_Problem statement_
Reproduce word for word the part of the rows that opens with the line containing "How far from" and closes with the last line of the rows.

— Begin Records provided —

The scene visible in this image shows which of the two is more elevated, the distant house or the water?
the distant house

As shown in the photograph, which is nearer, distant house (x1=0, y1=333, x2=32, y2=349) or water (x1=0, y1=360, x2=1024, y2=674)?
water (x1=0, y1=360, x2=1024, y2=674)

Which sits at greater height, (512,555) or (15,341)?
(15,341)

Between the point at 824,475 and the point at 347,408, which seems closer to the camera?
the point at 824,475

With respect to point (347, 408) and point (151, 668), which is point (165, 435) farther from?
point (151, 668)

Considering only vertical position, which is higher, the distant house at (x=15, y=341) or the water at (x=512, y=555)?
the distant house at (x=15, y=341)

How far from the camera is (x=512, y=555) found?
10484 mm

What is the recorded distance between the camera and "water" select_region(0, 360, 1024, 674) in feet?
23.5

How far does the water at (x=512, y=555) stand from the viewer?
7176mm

— End Records provided —

_Solution to the exercise_
How far from the camera is (x=512, y=555) found?
10484 mm

What is the recorded distance between the camera and "water" select_region(0, 360, 1024, 674) in feet?
23.5

How far does the water at (x=512, y=555) stand from the viewer?
7176mm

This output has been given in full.